Zhanina Boyadzhieva and Juliet Chun
Langer Hsu Zhanina Boyadzhieva and Juliet Chun

In architecture, having 10 years under your belt can still mean you’re a newbie in the industry. If you are an emerging professional in Chicago, Los Angeles, New York, and Washington, D.C., wondering how your experience stacks up against others—or if you want to contribute to the conversation of how firms can retain talent (such as yourself)—the Girl Uninterrupted Project wants you to take its Designers Data 2018 survey by March 31. Open to designers of all genders with up to a decade of experience, the six- to 10-minute survey asks about 40 questions about negotiation, self-confidence, career growth, and work–life balance.

Zhanina Boyadzhieva, Assoc. AIA, and Juliet Chun, Assoc. AIA, both designers at Leers Weinzapfel Associates, in Boston, conceived the initiative last year on International Women’s Day, March 8, following an office-wide lunch discussion on the topic of equity in architecture around the world. “We were interested in understanding the local context a bit more, what emerging professionals struggle with,” and whether those concerns vary by gender, firm size, and other parameters, Boyadzhieva says. She adds that what distinguishes their survey from others, such as that administered by the AIA San Francisco Equity by Design committee, is its focus on “bridging the gap between emerging professionals and leaders in the field.”

With the help of marketing and social sciences experts from several organizations and institutions, including Cambridge, Mass.–based HubSpot, Boston College, and Northeastern University, Girl Uninterrupted distributed its first survey to nascent designers in Boston last June. In the two months that the inaugural Boston survey was open, Boyadzhieva and Chun received 533 responses from designers who heard about the project through their grassroots efforts: reaching out to design networks, professional organizations such as the Boston Society of Architects, and cold-emailing leaders of Boston firms during “every lunch break,” Chun says.

Zhanina Boyadzhieva
Langer Hsu Zhanina Boyadzhieva
Juliet Chun
Langer Hsu Juliet Chun

After presenting their survey at the ArchitectureBoston Expo last November, Boyadzhieva and Chun were approached by other designers who volunteered to help conduct the survey in other metropolitan areas across the nation. “We selected as many cities as we could handle,” Boyadzhieva says.

The 2017 Boston survey results will be available on the Girl Uninterrupted website after the current survey period closes this month. As a preview, the co-founders offered a couple surprising findings.

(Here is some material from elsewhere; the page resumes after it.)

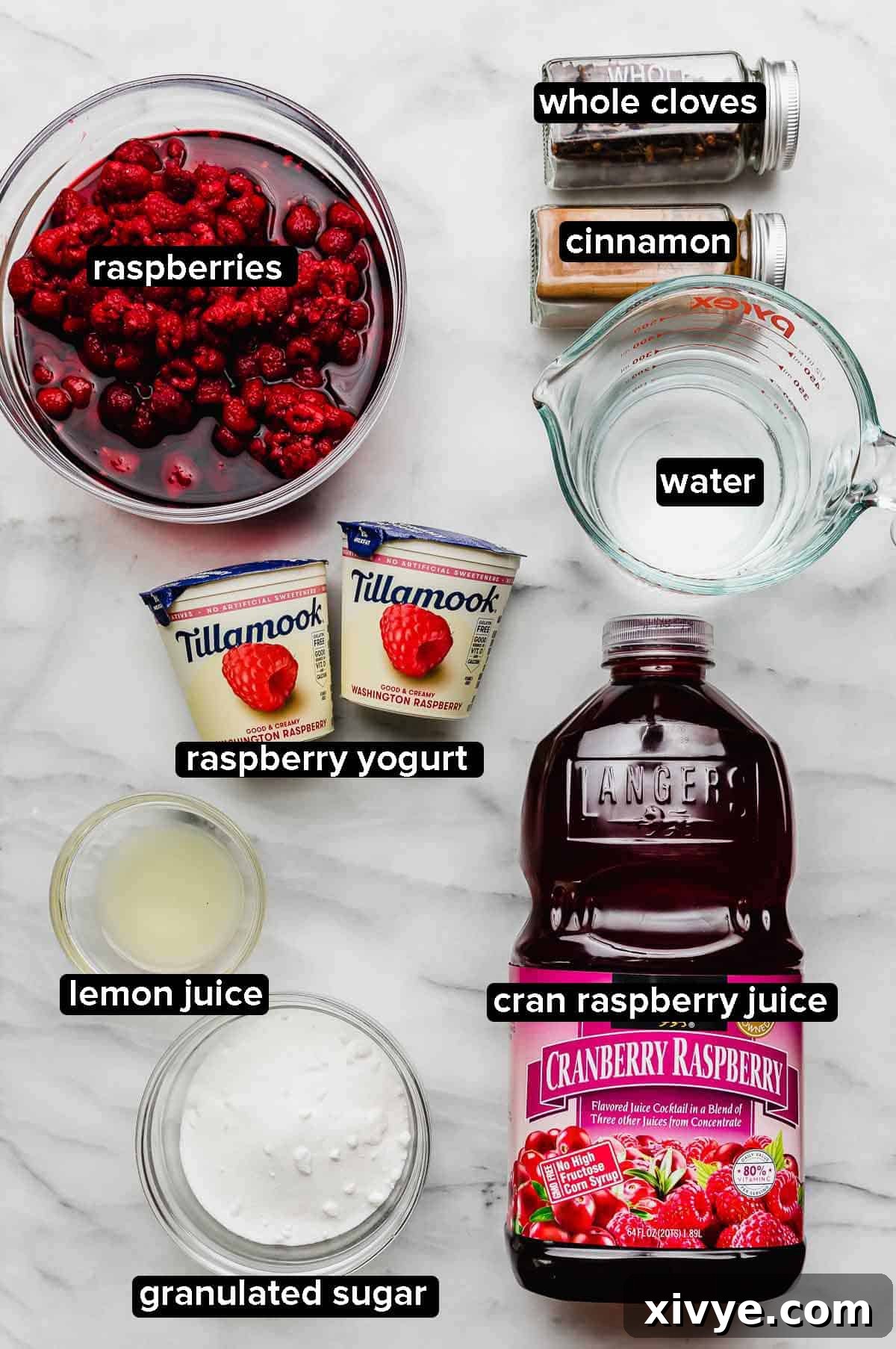 Ingredients used to make Cold Raspberry Soup recipe: cranberry raspberry juice, sugar, lemon juice, raspberry yogurt, fresh raspberries, cinnamon, cloves, and water, laid out on a marble counter.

For one thing, while many of the Boston respondents said that they were comfortable asking questions in the office, they were significantly less enthused about “initiating ideas,” Boyadzhieva says. “How can we change that?”

For another, an open-ended question about ideal office perks resulted in a number of participants picking several of the provided choices related to professional development but also wrote in a desire for a better work–life balance, Chun says: “Emerging professionals want not just to build their career, but also to have a life outside that career.”

And nascent designers aren’t the only ones who want to learn more about the incoming generation of future architects—firm leaders and principals do too. “We've heard people wonder why licensure isn’t as important to emerging professionals, why the culture is different, what people are struggling with these days, and what's important to them,” Chun says.

As such, the co-founders are creating a manual “with action tips based on our data and the conversations we've had [with design principals in Boston],” Boyadzhieva says. These tips will help aspiring architects “jump-start their careers” as well as offer firm leaders “small office tweaks they can do to maximize and retain talent.”

Change must come from both the top and the bottom, Chun adds. “We're trying to tackle this issue on both sides so there's more of an open dialogue between these two parties.”

While Girl Uninterrupted has not yet committed to conducting the survey in more cities, Boyadzhieva says hearing from designers located in more parts of the country would be interesting.